WHAT YOU WILL DO -
Can you resume the text on probabilistic record linkage and continue it from its last sentence?

[[ TEXT UNDER STUDY, beginning ]]

An Introduction to Probabilistic Record Linkage with a Focus on Linkage Processing for WTC Registries
Abstract
:1. Introduction
2. Data Combining Methods
3. Historical Context
4. Methodologies
4.1. Fellegi-Sunter Model
4.2. Machine Learning
4.3. Bayesian Record Linkage Techniques
4.4. Open Research Questions
5. Practical Considerations
5.1. Data Cleaning and Standardization
5.2. Missing Data
5.3. Error Measurement
5.4. Software
5.5. Data Sharing
- Data format. If different organizations use different data management systems, direct transmission of files without conversion into a commonly accepted format will cause issues. As mentioned before, most statistical and/or record linkage software can accept a comma delimited file as input.
- Data description. A separate file describing the data should be included; information about a dataset is typically called the “metadata”. Metadata includes information on how the data were collected, a definition and value range for each variable in the dataset, and any restrictions on the data usage.
- Confidentiality agreement. All employees that will have access to the shared data should agree, preferably through signing a contract with the organization providing the data, to maintain the confidentiality of the data.
- Length of time data are available. If the data are only being shared for a limited time period, the parameters for that time period should be outlined prior to data transmission. In addition, requirements for the “disposal” of the data once the time period is over should be agreed upon in advance.
- Institutional Review Board (IRB) requirements. In some cases, IRBs have determined that record linkage does not fall under human subjects protections; in other cases, IRBs have regulated record linkage projects. Any IRB restrictions that are already in place regarding the data to be shared must be understood by all parties engaging in the record linkage process.
- Health Insurance Portability and Accountability Act (HIPAA) requirements. In some cases, IRBs have required that informed consent be obtained from the individuals whose data will be used in the record linkage process. If data are being transferred between organizations, a new informed consent agreement might be required.

[[ TEXT UNDER STUDY, end ]]
[[ DATA SUPPLIED, beginning ]]

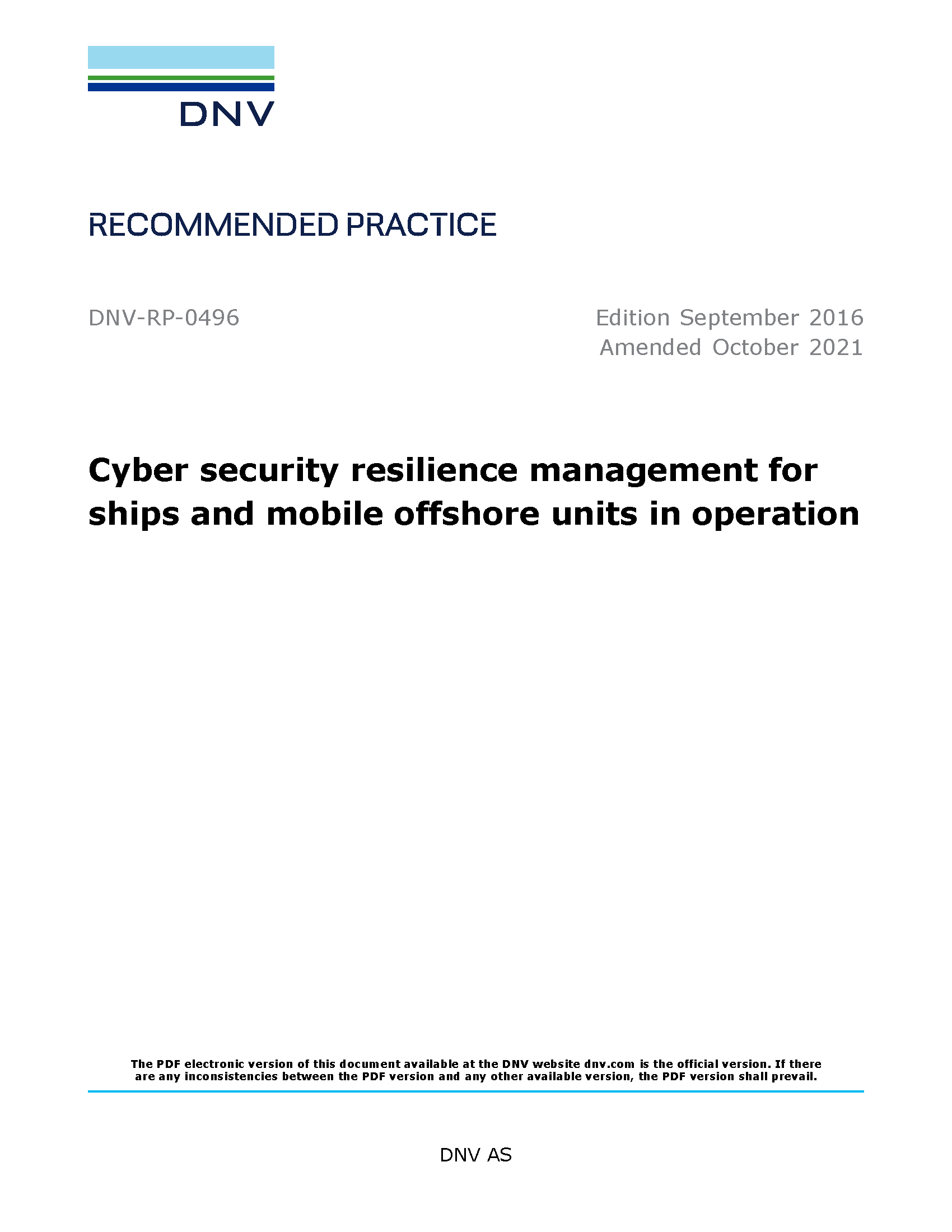 DNV

RECOMMENDED PRACTICE

DNV-RP-0496

Edition September 2016
Amended October 2021

Cyber security resilience management for ships and mobile offshore units in operation

The PDF electronic version of this document available at the DNV website dnv.com is the official version. If there are any inconsistencies between the PDF version and any other available version, the PDF version shall prevail.

DNV AS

[[ DATA SUPPLIED, end ]]

RESPONSE -
- Secure transmission of data. The protocol for data transmission should be agreed upon in advance and should have appropriate security protocols. Record linkage projects sometimes have stringent security requirements. For example, sensitive de-identified datasets sometimes require researchers to use a computer within a secured data center, separate from the Internet.
5.6. Documentation of Record Linkage Processes
- The names of the individuals that complete the record linkage project.
- The purpose of the record linkage project; for what analysis will the linked data be used?
- The precedents of the record linkage project, if part of a longitudinal study, and where the documentation for previous iterations of the project can be found. Please note that even when record linkages are to be repeated at different time points with new data, each linkage should still have its own documentation.
- The metadata for each file to be linked, including:
- The names, file positions, and descriptions of the variables;
- The data collection process for the dataset;
- The organizational source (in house or outside organization) for the dataset;
- The date of acquisition of the dataset;
- The contact information for the person from which the dataset was obtained; and
- Any rules regarding the use and disposal of the dataset.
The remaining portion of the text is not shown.